----- Raw data -----

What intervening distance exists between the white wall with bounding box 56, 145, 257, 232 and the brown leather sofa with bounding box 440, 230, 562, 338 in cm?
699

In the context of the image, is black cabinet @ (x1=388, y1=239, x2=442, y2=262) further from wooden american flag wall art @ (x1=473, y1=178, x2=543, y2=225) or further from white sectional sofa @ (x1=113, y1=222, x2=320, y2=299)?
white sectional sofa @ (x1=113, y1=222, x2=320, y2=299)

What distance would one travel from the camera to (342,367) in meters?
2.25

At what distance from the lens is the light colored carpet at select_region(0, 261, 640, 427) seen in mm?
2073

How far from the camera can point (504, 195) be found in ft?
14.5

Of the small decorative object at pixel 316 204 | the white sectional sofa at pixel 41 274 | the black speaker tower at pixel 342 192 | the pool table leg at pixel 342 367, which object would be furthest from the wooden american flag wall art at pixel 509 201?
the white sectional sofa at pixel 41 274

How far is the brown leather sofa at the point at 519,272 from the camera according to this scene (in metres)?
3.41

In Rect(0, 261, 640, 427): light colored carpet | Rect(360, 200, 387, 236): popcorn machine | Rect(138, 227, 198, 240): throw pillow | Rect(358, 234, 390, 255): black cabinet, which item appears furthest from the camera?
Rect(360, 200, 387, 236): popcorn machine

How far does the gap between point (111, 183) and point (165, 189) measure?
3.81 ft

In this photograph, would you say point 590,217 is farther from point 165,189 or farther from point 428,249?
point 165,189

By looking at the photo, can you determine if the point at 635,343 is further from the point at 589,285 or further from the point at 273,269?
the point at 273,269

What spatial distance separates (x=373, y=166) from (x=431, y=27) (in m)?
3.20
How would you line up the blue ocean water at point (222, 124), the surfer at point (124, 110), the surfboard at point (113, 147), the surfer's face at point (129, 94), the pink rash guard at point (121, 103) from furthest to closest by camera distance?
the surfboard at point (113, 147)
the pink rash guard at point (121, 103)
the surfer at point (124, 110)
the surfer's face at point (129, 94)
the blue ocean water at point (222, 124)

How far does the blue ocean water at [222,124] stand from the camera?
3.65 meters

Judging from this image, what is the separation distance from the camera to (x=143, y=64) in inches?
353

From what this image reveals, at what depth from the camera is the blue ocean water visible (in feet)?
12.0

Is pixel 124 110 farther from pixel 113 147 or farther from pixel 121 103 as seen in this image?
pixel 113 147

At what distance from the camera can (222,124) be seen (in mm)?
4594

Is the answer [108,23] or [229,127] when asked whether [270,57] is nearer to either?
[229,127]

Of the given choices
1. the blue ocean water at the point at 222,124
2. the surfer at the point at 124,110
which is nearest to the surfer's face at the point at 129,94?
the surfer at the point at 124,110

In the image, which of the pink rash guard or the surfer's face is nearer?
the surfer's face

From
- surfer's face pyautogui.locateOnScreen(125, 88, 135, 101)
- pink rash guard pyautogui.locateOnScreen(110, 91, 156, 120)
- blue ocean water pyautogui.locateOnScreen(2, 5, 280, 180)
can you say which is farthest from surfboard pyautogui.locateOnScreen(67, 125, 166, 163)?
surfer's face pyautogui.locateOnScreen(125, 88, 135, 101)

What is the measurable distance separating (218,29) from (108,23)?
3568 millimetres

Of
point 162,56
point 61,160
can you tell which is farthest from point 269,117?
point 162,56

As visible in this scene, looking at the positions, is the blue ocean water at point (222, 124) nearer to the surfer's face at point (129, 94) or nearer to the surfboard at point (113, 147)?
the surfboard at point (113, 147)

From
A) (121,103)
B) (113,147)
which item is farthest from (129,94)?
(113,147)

-----

Task statement –
Reproduce the entire listing above word for word.

Reply –
What intervening distance exists between the white wall with bounding box 56, 145, 257, 232 and the brown leather sofa with bounding box 440, 230, 562, 338 in cm?
699

In the context of the image, is black cabinet @ (x1=388, y1=239, x2=442, y2=262) further from wooden american flag wall art @ (x1=473, y1=178, x2=543, y2=225) or further from white sectional sofa @ (x1=113, y1=222, x2=320, y2=299)?
white sectional sofa @ (x1=113, y1=222, x2=320, y2=299)

What distance would one travel from the camera to (342,367) in meters?
2.25

At what distance from the lens is the light colored carpet at select_region(0, 261, 640, 427) seen in mm?
2073

How far from the camera can point (504, 195) be found in ft?
14.5

Of the small decorative object at pixel 316 204 | the white sectional sofa at pixel 41 274 | the black speaker tower at pixel 342 192 | the pool table leg at pixel 342 367, which object would be furthest from the wooden american flag wall art at pixel 509 201?
the white sectional sofa at pixel 41 274

How far is the brown leather sofa at the point at 519,272 from the camera according to this scene (in metres)?
3.41

In Rect(0, 261, 640, 427): light colored carpet | Rect(360, 200, 387, 236): popcorn machine | Rect(138, 227, 198, 240): throw pillow | Rect(358, 234, 390, 255): black cabinet, which item appears furthest from the camera?
Rect(360, 200, 387, 236): popcorn machine

How far does the gap between point (111, 183) and point (165, 189) measure?
3.81 ft

In this photograph, would you say point 590,217 is farther from point 165,189 or farther from point 428,249?
point 165,189

By looking at the photo, can you determine if the point at 635,343 is further from the point at 589,285 or further from the point at 273,269?
the point at 273,269

What spatial distance separates (x=373, y=166) from (x=431, y=27) (in m)?
3.20
How would you line up the blue ocean water at point (222, 124), the surfer at point (124, 110), the surfboard at point (113, 147), the surfer's face at point (129, 94), the pink rash guard at point (121, 103) from furthest to closest by camera distance?
the surfboard at point (113, 147)
the pink rash guard at point (121, 103)
the surfer at point (124, 110)
the surfer's face at point (129, 94)
the blue ocean water at point (222, 124)

How far does the blue ocean water at [222,124] stand from the camera?
3.65 meters

Judging from this image, what is the separation distance from the camera to (x=143, y=64) in inches?
353

From what this image reveals, at what depth from the camera is the blue ocean water visible (in feet)?
12.0

Is pixel 124 110 farther from pixel 113 147 or farther from pixel 121 103 as seen in this image?
pixel 113 147

At what distance from the camera can (222,124) be seen (in mm)?
4594

Is the answer [108,23] or [229,127] when asked whether [270,57] is nearer to either?
[229,127]

Of the given choices
1. the blue ocean water at the point at 222,124
2. the surfer at the point at 124,110
which is nearest to the surfer's face at the point at 129,94?
the surfer at the point at 124,110

In the image, which of the pink rash guard or the surfer's face is nearer?
the surfer's face

From
- surfer's face pyautogui.locateOnScreen(125, 88, 135, 101)
- pink rash guard pyautogui.locateOnScreen(110, 91, 156, 120)
- blue ocean water pyautogui.locateOnScreen(2, 5, 280, 180)
can you say which is farthest from surfboard pyautogui.locateOnScreen(67, 125, 166, 163)?
surfer's face pyautogui.locateOnScreen(125, 88, 135, 101)

What is the measurable distance separating (218,29) from (108,23)?
3568 millimetres

Of
point 162,56
point 61,160
can you tell which is farthest from point 269,117?
point 162,56

As visible in this scene, looking at the positions, is the blue ocean water at point (222, 124) nearer to the surfer's face at point (129, 94) or nearer to the surfboard at point (113, 147)?
the surfboard at point (113, 147)

From
A) (121,103)
B) (113,147)
which item is farthest from (129,94)?
(113,147)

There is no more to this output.